Compositeur et plasticien, Zad Moultaka commence ses études musicales au conservatoire de Beyrouth. En 1984, chassé par la guerre, il s’installe à Paris où il reçoit l’enseignement de Marie-Madeleine Petit, Pierre Sancan, Aldo Ciccolini, Bruno Rigutto, Marie-Françoise Buquet et Christian Ivaldi, puis intègre le CNSMD de Paris en piano et musique de chambre. En 1993, il met un terme à sa carrière pianistique pour se consacrer à la composition et à la peinture.

Dans son travail de compositeur, il intègre les données fondamentales de l’écriture contemporaine occidentale – structures, tendances, familles et signes – aux caractères spécifiques de la musique arabe – monodie, hétérophonie, modalité, rythmes, vocalité.

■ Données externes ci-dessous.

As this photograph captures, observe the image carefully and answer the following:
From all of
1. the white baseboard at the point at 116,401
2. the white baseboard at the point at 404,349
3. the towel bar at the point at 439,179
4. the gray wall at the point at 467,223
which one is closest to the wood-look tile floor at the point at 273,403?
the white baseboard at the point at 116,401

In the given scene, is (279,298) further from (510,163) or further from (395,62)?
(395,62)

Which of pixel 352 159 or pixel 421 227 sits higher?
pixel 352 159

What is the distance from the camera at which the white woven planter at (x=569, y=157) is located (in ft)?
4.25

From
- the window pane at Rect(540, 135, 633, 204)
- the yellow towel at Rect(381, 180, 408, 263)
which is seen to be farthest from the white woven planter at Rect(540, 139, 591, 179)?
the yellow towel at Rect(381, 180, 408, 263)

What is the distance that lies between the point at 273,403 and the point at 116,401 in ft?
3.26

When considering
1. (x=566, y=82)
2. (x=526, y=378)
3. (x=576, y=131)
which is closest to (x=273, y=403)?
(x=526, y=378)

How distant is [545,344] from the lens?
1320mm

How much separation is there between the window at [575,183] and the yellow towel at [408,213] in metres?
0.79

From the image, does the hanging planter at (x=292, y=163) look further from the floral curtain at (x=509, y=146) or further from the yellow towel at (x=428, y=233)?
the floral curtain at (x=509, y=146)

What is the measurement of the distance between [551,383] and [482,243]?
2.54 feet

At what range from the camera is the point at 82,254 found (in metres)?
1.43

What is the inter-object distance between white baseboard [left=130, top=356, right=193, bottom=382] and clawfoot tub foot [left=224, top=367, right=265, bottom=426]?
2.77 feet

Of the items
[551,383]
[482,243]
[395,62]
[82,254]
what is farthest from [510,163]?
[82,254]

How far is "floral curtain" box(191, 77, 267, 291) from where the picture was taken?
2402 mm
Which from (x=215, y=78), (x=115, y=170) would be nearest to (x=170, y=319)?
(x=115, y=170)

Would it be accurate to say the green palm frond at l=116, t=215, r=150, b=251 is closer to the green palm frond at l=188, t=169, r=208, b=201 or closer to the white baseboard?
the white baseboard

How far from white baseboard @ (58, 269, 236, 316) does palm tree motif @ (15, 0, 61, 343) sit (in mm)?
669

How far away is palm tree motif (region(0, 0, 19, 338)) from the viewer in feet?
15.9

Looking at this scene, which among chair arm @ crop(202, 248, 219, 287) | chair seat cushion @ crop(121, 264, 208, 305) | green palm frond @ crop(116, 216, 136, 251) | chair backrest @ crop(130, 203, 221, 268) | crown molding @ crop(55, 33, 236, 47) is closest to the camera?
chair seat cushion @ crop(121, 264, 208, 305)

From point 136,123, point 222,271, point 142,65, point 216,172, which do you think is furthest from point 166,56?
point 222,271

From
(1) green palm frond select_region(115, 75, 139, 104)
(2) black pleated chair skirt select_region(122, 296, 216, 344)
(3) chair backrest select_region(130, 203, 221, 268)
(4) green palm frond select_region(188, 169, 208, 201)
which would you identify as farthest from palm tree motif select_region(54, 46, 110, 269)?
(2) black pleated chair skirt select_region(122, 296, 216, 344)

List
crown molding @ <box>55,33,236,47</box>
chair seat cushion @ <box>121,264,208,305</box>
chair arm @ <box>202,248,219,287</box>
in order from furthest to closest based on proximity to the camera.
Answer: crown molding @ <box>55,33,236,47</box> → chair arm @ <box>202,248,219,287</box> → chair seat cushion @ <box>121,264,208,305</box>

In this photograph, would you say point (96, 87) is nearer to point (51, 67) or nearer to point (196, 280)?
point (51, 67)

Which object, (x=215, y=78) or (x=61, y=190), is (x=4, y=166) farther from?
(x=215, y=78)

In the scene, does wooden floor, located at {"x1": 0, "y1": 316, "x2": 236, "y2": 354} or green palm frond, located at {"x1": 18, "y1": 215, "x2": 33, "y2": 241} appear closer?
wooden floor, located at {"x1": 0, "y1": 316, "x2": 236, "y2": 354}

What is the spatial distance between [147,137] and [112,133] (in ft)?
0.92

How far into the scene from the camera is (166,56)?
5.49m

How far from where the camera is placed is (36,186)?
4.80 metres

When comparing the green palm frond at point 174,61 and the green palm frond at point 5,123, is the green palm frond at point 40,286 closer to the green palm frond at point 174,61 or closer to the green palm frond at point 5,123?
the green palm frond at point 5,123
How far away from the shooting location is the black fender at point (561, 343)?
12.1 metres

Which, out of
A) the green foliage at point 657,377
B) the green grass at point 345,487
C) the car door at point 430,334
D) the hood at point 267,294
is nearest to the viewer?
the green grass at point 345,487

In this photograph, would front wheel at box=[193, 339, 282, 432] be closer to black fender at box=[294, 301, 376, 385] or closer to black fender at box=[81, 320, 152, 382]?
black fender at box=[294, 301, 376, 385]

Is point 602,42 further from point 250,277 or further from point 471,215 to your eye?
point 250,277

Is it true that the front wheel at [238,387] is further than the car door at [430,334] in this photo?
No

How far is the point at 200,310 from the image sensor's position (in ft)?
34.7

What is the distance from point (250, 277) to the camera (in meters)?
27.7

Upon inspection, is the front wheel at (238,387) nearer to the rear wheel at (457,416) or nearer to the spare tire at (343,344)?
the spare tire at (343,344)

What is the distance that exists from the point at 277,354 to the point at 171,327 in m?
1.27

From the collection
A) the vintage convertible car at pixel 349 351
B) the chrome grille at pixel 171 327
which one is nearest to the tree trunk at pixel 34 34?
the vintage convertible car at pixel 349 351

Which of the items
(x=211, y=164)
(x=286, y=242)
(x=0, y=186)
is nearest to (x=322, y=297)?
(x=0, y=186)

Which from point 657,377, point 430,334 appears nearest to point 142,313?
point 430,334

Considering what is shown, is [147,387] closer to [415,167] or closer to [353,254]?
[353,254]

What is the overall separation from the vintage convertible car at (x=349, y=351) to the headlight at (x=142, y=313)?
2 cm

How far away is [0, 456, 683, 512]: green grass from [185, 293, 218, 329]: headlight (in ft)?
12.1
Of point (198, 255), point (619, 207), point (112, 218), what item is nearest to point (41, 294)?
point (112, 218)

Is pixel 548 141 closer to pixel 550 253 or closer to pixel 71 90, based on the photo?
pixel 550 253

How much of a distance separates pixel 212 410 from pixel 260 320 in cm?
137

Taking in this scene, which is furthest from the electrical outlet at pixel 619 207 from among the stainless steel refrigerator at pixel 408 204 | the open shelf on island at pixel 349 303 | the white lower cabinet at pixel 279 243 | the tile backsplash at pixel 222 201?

La lente maturation d’une forme d’expression très personnelle l’amène à une transformation radicale de son langage et aboutit, à partir de 2003, à une série d’œuvres dont la production s’est peu à peu amplifiée dans tous les genres : musique vocale, d’ensemble, de chambre, opéra, électroacoustique, musique de film mais aussi installations sonores et musiques pour la danse ou le théâtre.
Zad Moultaka collabore avec de nombreux artistes à travers le monde, notamment les ensembles Ars Nova, Sillages, Accroche Note, Musicatreize, L’Instant Donné, le Netherlands Radio Choir, l’ensemble Schönberg d’Amsterdam, le Nouvel Ensemble Moderne de Montréal, les Neue Vocalsolisten de Stuttgart…

Il fonde en 2004 Mezwej, ensemble relevant d’un esprit d’expérimentation, de recherche et de création, à travers un questionnement des clivages et des frottements entre cultures orientale et occidentale, écriture et oralité.
Sa personnalité riche et complexe le pousse à déchiffrer inlassablement les énigmes et les résistances qui surgissent en lui, questionnant l’histoire, la mémoire, le monde contemporain.

Zad Moultaka est en résidence à l’Arsenal de Metz et à l’Institut du Monde Arabe (2016-18), ainsi qu’auprès de l’ensemble 2e2m (2017). Cette année sont notamment créées à l’Arsenal de Metz Noujoum (Orchestre national de Lorraine, direction Julien Leroy) et Lamentazioni (Concerto Soave et Mezwej). Sa Passion selon Judas, pour contreténor, dispositif électroacoustique et vidéographique, sera créée par Mezwej en 2018 (livret de Wajdi Mouawad). Il représente le Liban à la 57e Biennale d’art de Venise en 2017.